NY caviar distributor who admitted customs fraud scam gets leniency after 23 years as fugitive

NEW YORK (AP) -- A 69-year-old luxury food distributor who was charged with unlawfully importing caviar but evaded arrest for nearly a quarter-century before being captured last year won't have to spend any more time behind bars after a judge sentenced him on Monday to time served, citing his age and the lack of victims.

Isidoro "Mario" Garbarino, who's from Italy, smiled and shook hands with his defense lawyers after U.S. District Judge Kevin Duffy told him he could expect to be leaving the United States for his native country within days because deportation is automatic. His defense lawyers said he likely would live eventually in Argentina and the Dominican Republic.

The judge told Garbarino he "got a break" and warned: "God forbid you should ever screw up again."

The judge said Garbarino's main punishment will be to live with the shame he had brought upon himself and his family.

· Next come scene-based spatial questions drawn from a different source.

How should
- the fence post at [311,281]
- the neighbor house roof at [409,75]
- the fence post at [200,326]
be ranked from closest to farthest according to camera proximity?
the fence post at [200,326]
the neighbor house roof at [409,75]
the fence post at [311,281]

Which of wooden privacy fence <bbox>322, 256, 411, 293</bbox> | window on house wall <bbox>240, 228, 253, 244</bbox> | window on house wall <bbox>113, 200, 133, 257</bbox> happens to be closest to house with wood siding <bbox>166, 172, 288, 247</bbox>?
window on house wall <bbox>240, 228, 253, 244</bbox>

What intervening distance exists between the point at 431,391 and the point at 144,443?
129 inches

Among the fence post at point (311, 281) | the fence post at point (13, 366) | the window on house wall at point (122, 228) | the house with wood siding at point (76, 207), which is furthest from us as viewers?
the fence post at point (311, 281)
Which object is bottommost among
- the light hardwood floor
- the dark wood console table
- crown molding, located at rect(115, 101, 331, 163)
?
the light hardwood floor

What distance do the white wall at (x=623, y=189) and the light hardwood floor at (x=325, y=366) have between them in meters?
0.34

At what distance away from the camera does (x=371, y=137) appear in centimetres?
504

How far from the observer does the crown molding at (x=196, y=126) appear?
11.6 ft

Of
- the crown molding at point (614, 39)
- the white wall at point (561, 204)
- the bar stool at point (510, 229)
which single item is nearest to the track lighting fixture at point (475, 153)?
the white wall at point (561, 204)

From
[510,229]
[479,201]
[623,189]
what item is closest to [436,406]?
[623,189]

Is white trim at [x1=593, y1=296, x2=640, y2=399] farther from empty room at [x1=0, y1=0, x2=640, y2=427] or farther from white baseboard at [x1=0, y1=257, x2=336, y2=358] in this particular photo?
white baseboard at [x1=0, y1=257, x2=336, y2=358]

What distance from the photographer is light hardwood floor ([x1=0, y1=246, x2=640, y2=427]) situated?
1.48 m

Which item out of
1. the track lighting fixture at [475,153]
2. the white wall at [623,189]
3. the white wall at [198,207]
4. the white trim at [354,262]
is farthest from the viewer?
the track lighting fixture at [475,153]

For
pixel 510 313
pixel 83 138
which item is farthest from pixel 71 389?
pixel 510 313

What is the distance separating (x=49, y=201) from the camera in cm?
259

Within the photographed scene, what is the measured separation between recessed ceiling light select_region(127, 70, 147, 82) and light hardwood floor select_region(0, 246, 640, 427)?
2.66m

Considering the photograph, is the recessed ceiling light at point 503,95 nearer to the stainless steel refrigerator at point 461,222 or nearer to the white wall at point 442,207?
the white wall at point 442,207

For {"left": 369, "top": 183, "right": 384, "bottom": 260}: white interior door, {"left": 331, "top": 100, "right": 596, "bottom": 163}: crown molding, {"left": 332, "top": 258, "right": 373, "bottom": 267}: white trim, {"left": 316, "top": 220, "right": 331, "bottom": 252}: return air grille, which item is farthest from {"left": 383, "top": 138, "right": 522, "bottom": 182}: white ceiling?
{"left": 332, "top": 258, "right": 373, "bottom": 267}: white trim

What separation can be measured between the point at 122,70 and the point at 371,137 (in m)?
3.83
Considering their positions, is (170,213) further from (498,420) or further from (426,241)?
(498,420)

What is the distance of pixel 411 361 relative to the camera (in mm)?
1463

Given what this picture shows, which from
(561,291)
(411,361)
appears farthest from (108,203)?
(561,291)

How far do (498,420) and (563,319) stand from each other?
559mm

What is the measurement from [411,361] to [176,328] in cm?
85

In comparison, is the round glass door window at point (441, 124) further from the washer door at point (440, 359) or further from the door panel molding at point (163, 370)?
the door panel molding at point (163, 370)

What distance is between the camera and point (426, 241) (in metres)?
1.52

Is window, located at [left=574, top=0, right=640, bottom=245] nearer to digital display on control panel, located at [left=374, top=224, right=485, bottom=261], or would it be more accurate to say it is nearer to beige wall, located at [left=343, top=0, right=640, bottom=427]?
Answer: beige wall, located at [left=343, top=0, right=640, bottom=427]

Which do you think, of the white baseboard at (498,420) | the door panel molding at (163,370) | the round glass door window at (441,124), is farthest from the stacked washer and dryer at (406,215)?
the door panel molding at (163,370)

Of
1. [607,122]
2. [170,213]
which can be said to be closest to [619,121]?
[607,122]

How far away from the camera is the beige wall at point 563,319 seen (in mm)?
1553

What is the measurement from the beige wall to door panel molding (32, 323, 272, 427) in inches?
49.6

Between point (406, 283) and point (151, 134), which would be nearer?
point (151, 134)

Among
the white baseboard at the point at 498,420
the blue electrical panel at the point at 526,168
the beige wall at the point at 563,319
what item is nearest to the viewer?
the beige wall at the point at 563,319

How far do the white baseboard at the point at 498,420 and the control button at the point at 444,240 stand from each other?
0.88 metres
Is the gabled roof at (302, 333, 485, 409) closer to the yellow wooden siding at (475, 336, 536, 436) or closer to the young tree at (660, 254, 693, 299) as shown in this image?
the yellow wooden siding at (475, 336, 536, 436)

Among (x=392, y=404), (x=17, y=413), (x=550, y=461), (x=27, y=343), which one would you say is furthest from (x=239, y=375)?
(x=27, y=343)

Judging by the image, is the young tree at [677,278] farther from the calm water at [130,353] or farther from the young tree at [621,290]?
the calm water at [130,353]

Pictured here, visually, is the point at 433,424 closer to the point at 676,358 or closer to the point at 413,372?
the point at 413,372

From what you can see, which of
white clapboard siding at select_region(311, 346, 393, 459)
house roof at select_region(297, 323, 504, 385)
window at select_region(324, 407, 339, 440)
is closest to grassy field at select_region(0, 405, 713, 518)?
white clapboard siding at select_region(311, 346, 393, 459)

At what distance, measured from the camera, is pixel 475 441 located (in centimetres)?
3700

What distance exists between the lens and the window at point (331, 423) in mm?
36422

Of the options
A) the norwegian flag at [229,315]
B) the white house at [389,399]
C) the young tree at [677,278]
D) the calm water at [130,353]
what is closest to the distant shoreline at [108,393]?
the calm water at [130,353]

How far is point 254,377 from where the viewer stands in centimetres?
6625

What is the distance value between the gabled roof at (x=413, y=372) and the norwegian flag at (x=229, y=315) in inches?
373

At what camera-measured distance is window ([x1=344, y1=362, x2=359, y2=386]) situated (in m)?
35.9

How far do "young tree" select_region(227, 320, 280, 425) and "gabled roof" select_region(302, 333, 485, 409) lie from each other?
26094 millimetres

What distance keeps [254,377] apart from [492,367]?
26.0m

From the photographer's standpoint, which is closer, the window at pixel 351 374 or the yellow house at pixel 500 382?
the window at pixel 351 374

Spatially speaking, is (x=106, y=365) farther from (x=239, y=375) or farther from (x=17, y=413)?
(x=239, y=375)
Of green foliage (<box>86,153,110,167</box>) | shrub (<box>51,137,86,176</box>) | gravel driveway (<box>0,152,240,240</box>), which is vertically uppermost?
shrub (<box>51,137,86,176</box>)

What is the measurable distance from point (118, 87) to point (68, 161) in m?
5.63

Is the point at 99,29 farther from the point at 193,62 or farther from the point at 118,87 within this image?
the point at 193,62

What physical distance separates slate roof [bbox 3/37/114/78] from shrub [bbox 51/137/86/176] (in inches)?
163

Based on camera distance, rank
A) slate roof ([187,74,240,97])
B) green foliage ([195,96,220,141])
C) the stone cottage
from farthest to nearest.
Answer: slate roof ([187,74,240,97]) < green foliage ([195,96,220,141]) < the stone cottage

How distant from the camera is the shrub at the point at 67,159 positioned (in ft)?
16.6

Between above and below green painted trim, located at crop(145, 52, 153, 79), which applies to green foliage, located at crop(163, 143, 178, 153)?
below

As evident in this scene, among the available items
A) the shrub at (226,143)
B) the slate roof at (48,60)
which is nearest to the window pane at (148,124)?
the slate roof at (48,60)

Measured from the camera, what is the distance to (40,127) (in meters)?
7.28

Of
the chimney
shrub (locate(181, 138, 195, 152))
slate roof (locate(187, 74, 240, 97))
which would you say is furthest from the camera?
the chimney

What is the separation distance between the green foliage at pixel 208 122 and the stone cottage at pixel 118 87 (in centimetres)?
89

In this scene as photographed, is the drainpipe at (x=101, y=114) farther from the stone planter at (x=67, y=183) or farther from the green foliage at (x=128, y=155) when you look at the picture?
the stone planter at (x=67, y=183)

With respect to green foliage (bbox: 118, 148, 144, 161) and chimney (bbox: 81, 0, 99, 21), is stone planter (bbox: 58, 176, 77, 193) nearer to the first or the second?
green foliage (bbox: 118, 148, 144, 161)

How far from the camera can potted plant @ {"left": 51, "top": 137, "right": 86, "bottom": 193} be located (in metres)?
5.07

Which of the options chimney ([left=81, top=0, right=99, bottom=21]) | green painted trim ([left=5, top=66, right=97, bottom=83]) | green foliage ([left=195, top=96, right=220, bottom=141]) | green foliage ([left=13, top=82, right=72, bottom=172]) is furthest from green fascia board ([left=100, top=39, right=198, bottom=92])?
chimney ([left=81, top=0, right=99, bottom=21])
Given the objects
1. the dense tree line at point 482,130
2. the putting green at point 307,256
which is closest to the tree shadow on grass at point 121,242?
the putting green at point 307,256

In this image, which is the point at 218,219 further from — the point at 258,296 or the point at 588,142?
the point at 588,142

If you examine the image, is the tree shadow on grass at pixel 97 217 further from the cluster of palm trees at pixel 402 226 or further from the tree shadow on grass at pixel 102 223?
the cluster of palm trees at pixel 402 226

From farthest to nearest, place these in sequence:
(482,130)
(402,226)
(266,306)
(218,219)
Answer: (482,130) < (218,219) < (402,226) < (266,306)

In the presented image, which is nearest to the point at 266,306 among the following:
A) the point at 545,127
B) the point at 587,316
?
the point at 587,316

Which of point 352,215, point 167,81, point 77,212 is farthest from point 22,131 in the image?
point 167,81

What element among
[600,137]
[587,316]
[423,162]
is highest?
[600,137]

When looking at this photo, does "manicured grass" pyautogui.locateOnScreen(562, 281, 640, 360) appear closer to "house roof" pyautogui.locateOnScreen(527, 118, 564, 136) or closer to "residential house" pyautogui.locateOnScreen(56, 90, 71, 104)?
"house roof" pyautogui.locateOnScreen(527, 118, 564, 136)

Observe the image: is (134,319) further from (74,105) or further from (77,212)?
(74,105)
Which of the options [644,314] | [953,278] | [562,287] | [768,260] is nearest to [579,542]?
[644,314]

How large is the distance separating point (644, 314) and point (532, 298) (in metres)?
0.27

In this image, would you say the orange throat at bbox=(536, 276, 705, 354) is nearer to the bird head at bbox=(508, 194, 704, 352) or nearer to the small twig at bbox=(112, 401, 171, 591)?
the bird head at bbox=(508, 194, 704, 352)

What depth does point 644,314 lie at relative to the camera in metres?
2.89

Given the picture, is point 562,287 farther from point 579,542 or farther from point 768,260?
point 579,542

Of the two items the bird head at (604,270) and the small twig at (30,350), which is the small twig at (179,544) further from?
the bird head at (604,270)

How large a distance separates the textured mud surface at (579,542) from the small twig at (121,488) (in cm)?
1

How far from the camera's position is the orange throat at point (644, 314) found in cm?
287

"The case is old and, more importantly, the defendant is old. I know what old means, perhaps more than anybody else in the courtroom," said the judge, who turns 80 this week.

Before Garbarino was sentenced, he called his crime a "terrible mistake" and "the saddest, darkest moment of my life besides the loss of my parents."

The sentencing in Manhattan came after Garbarino admitted he had unlawfully imported more than 100,000 pounds of Russian and Iranian caviar in the 1980s.

Garbarino was arrested by U.S. marshals after he was caught changing planes in Panama. He had been jailed since September. In pleading guilty, he admitted that he used schemes to avoid high taxes while importing caviar worth more than $10 million from 1984 to 1987. At the time, he was president of Aquamar Gourmet Imports Inc., a now-defunct company that had a warehouse in the Bronx and supplied luxury food items to prominent gourmet stores and some of the world's largest airlines and cruise lines.

Originally charged in a November 1987 indictment, he posted his Greenwich, Conn., home as bail and fled the country in July 1989. Prosecutors said he spent time in Como, Italy. He has paid $3 million in restitution.

The government said Garbarino dodged U.S. taxes of up to 30 percent on his imports by significantly understating their weight and value. It said he cheated his customers worldwide by sometimes substituting cheaper American caviar for imported caviar before shipping it to clients overseas.